> **SOURCE EXTRACT**:

Life Assurance


Financial products are at their most useful when they are used to protect our families and our incomes in the event of death, sickness or the diagnosis of a critical illness.

Whilst insuring yourself against an undesirable event such as sickness, accident or even death is not a nice thing to think about, the benefit of being able to make financial provision at an emotional time cannot be overlooked.

There are many different ways to look at protecting your family, income and standard of living and there is a large range of products available therefore there is always an appropriate policy to meet your personal circumstances.

There are many different ways in which to look at protecting yourself and your family in the event of an untimely death, diagnosis of a Critical Illness or loss of income through illness:

Level Term Assurance:

Pays a lump sum in the event of death during the policy term. There is no investment content within a term assurance contract so when you get to the end of the policy term there is no maturity payment and the life cover ceases. Any benefit is paid tax free and the monthly contributions are normally fixed for the policy term. Term assurance is a cost effective way of providing protection as the term and benefit are known from outset and there is no investment content to worry about.

Decreasing Term Assurance:

Decreasing Term Assurance works in a similar way to Level Term Assurance but the selected benefit reduces each year over the term of the policy. These policies are ideal to cover repayment mortgages and other debts where the amount of outstanding debt decreases over a period of time. As the benefit reduces over the term the monthly cost for Decreasing Term Assurance is usually less than that of a Level Term Assurance policy.

Critical Illness Policy:

Critical Illness is usually an additional benefit on a term assurance policy although it is available as a standalone benefit as well. Critical Illness will pay a lump sum benefit or Income payment in the event of diagnosis of a pre-defined illness such as Heart Attack, Stroke, Diagnosis of Cancer, Transplant to name just a few. The illnesses covered will be specific to each individual provider and some have more than others.

Family Income Benefit:

This works in the same way as a term assurance policy but actually pays out a regular monthly/annual tax free income instead of paying a lump sum payment. The income payment is payable to the dependents family until the end of the policy term.

Whole of Life Protection:

Whole of life insurance is a policy that guarantees to pay out whenever you die, in contrast to more common term insurance cover. A whole of life insurance policy can be considerably more expensive than a fixed-term policy because the insurer knows that it will have to pay out eventually.

Protection policies often have no cash in value. If premiums are not maintained cover will lapse.

Protection policies do not have a cash value, unless a valid claim is made.

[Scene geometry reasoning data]
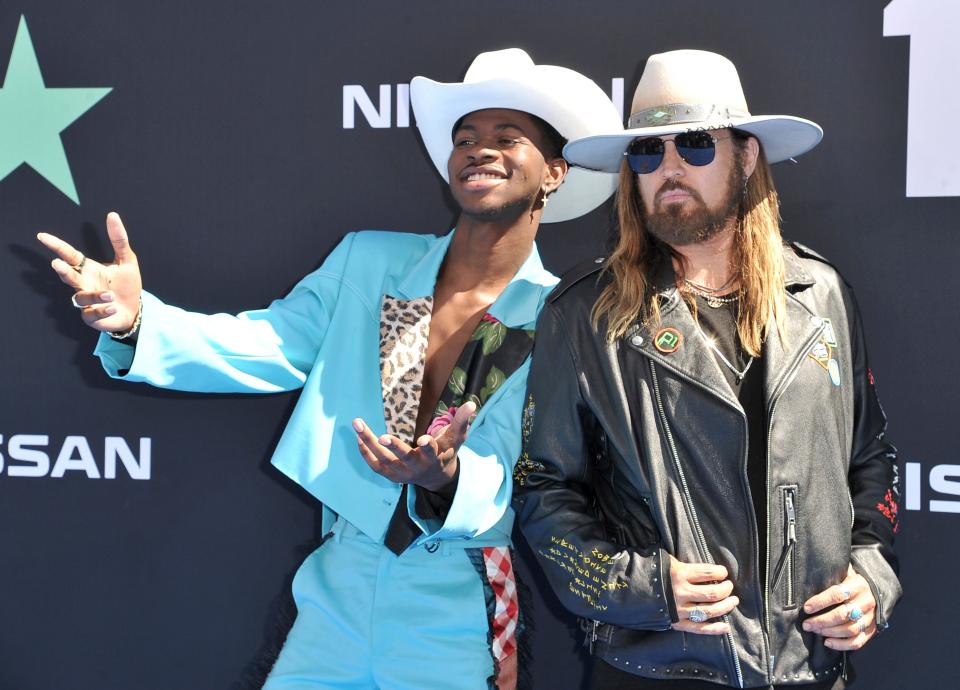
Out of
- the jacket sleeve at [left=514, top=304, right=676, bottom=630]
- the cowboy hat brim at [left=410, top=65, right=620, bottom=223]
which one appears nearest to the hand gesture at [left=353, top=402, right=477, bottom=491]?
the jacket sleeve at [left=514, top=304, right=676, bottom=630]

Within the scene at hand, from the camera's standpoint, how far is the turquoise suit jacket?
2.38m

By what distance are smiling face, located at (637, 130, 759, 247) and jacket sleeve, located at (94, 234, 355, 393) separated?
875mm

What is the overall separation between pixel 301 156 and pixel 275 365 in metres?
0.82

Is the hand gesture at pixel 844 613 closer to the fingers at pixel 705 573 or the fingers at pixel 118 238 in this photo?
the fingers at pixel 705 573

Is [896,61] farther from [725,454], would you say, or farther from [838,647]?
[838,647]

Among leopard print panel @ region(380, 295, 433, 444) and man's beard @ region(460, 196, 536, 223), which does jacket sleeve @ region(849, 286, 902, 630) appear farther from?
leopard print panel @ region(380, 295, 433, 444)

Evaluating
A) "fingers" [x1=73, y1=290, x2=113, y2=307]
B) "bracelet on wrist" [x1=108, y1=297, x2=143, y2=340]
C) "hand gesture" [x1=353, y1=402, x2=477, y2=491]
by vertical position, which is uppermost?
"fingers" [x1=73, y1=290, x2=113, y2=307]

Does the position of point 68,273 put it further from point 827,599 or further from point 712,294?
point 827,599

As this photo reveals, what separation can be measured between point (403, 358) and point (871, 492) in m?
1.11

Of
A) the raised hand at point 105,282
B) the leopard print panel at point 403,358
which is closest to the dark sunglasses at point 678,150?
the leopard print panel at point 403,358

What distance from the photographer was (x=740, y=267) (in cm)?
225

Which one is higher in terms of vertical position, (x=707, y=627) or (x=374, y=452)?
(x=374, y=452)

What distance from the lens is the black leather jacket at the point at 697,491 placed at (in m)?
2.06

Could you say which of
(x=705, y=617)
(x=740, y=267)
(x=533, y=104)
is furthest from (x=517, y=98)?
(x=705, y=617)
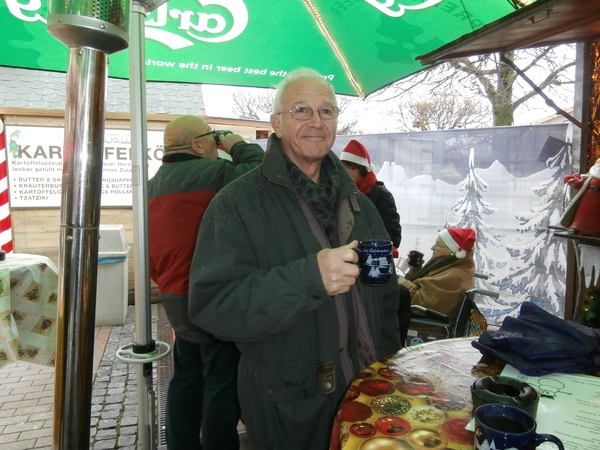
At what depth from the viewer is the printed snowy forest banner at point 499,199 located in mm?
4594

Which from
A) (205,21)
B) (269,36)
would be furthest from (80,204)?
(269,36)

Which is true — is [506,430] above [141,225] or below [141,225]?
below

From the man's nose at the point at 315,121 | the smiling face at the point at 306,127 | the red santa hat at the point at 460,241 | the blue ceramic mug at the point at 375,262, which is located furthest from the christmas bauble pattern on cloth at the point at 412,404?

> **REQUIRED ACTION 1**: Write out the part of the life assurance text between "This works in" and "claim is made.", inclusive.
> **REQUIRED ACTION 2**: According to the life assurance text, what happens to the life cover when a level term assurance policy reaches the end of its term?
> **REQUIRED ACTION 3**: List every type of protection policy that the life assurance text gives its own heading.
The lines are unrelated material that stands apart from the life assurance text.

> **TASK SOLUTION 1**:
This works in the same way as a term assurance policy but actually pays out a regular monthly/annual tax free income instead of paying a lump sum payment. The income payment is payable to the dependents family until the end of the policy term.

Whole of Life Protection:

Whole of life insurance is a policy that guarantees to pay out whenever you die, in contrast to more common term insurance cover. A whole of life insurance policy can be considerably more expensive than a fixed-term policy because the insurer knows that it will have to pay out eventually.

Protection policies often have no cash in value. If premiums are not maintained cover will lapse.

Protection policies do not have a cash value, unless a valid claim is made.

> **TASK SOLUTION 2**: The life cover ceases, and there is no maturity payment.

> **TASK SOLUTION 3**:
Level Term Assurance
Decreasing Term Assurance
Critical Illness Policy
Family Income Benefit
Whole of Life Protection